Although the range of examples used in the film is wide and practices are condemned in places with different faiths, let's be honest, most of the film looks at countries in which Islam is the predominant religion, if not at the heart of a theocratic political system. This is seemingly a problem for some, as a screening which the UB Law Society staged at the University of Bradford in October 2014 highlighted. The film draws people of all faiths together to 'bash Islam', to summarise a handful of views put forward by some in the audience. Such a view is unfair. The film is more about celebrating the good work of the activists featured; the communities they support, the sense of justice they hope to encourage and the individuals to whom they provide refuge.

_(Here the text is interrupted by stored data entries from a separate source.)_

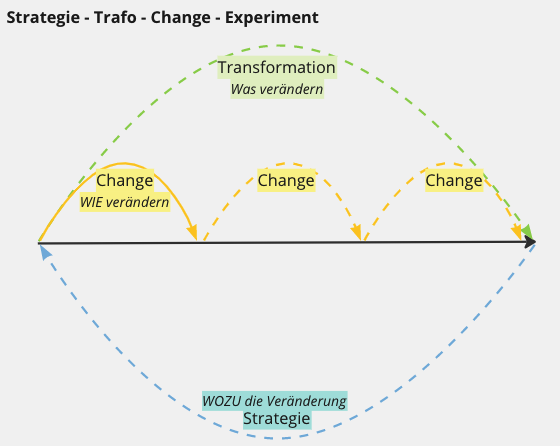 Strategie - Trafo - Change - Experiment

Transformation
Was verändern

Change
WIE verändern

Change

Change

WOZU die Veränderung
Strategie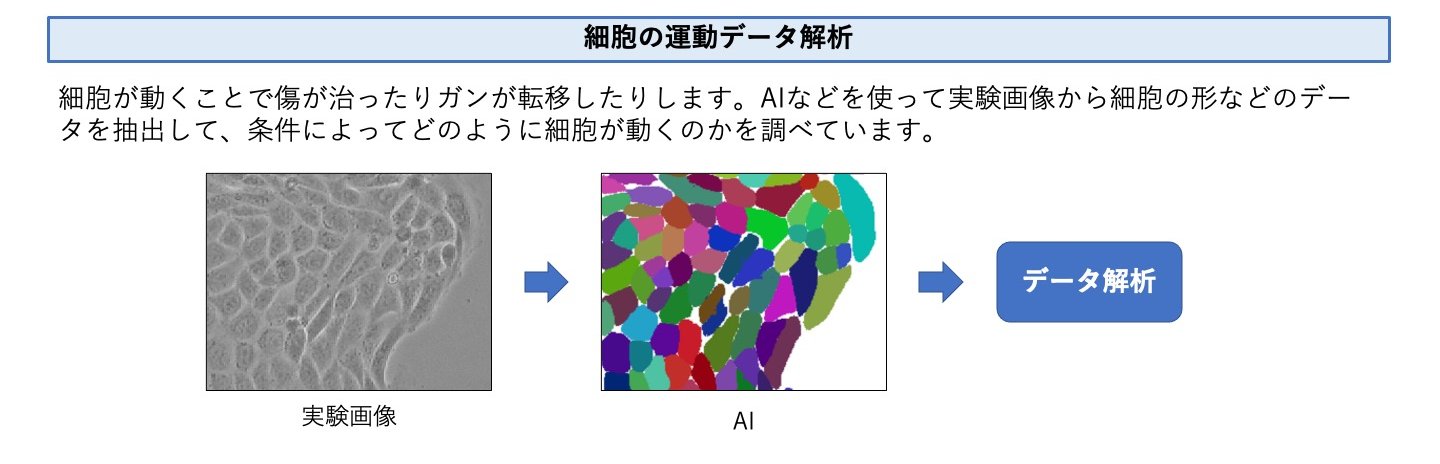 細胞の運動データ解析

細胞が動くことで傷が治ったりガンが転移したりします。AIなどを使って実験画像から細胞の形などのデータを抽出して、条件によってどのように細胞が動くのかを調べています。

実験画像

AI

データ解析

If people want to see this film as Islamophobic then they will, a more general view of the film at the October screening saw instead a disturbing and urgent tale of an important egalitarian argument which must be made, and hopefully won.
The University of Bradford's former Head of Law, Dr Jess Guth, has also blogged on this film and the screening.

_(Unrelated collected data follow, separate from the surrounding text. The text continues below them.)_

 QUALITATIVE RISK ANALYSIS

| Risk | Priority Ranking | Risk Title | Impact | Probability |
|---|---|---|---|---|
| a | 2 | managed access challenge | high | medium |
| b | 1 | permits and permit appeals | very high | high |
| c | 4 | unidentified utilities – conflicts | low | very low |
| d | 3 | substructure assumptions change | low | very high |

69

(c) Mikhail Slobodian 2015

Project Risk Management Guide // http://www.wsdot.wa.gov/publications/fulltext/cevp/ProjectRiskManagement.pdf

The Lives of Others - The grey, violent and oppressive survellance state of East Germany is a superb set for a story of love, individualism and redemption. The redemption is good, it is 1984 with a happy ending. The unrelenting gloominess of Orwell is avoided when the film's Winston Smith character exposes clear weaknesses in the Stasi machine and helped to break Big Brother.
The Selfish Giant - Set on the Buttershaw estate in Bradford, this is a compelling piece of social-realism. Two young friends are taken in by an unscrupulous scrap metal dealer and try to get on, with little support other than from the little money they earn by exploiting their limited options. Eventually their naivety and petty criminality catches up with them in an altogether shocking climax.
Amazing Grace - The tale of William Wilberforce and the passing of the Slavery Abolition Act 1833. A splendid period drama, with a great Parliamentary scene to keep lawyers interested.
The Murder Trial - The trial of Nat Fraser for the murder of his wife Arlene. This is well worth a watch purely for the fact that, as Channel 4's blurb states, 'for the first time, remotely operated cameras are placed inside a British criminal court to capture a murder trial in its entirety'. The film, however, does not cover the case in its entirety, but it does neatly summarise a case which lasted a few weeks into a watchable 120 minutes. This of course has led to some criticism. Gerard O'Donovan writing in the Telegraph explains the problems of court-trial-as-entertainment;
'As TV it worked a little too well, pressing uncomfortably close to the borders of entertainment. Given the difficulty of editing so much material into such a short time span it was impossible to ignore the fact that we were being drip-fed only carefully selected moments of a very long and involved process. For the viewer what determined that selection – accuracy or the desire to tell a good story – was impossible to judge.'
The Act of Killing - A truely remarkable film from 2013, The Act of Killing documents the Indonesian state-sponsored mass-murder of those deemed undesirable by the military junta's death squads between 1965-1966. Told in the compelling and highly imaginative form of part documentary and part re-enactment, with the murderers acting out their own parts, the film is harrowing and edifying in equal measures.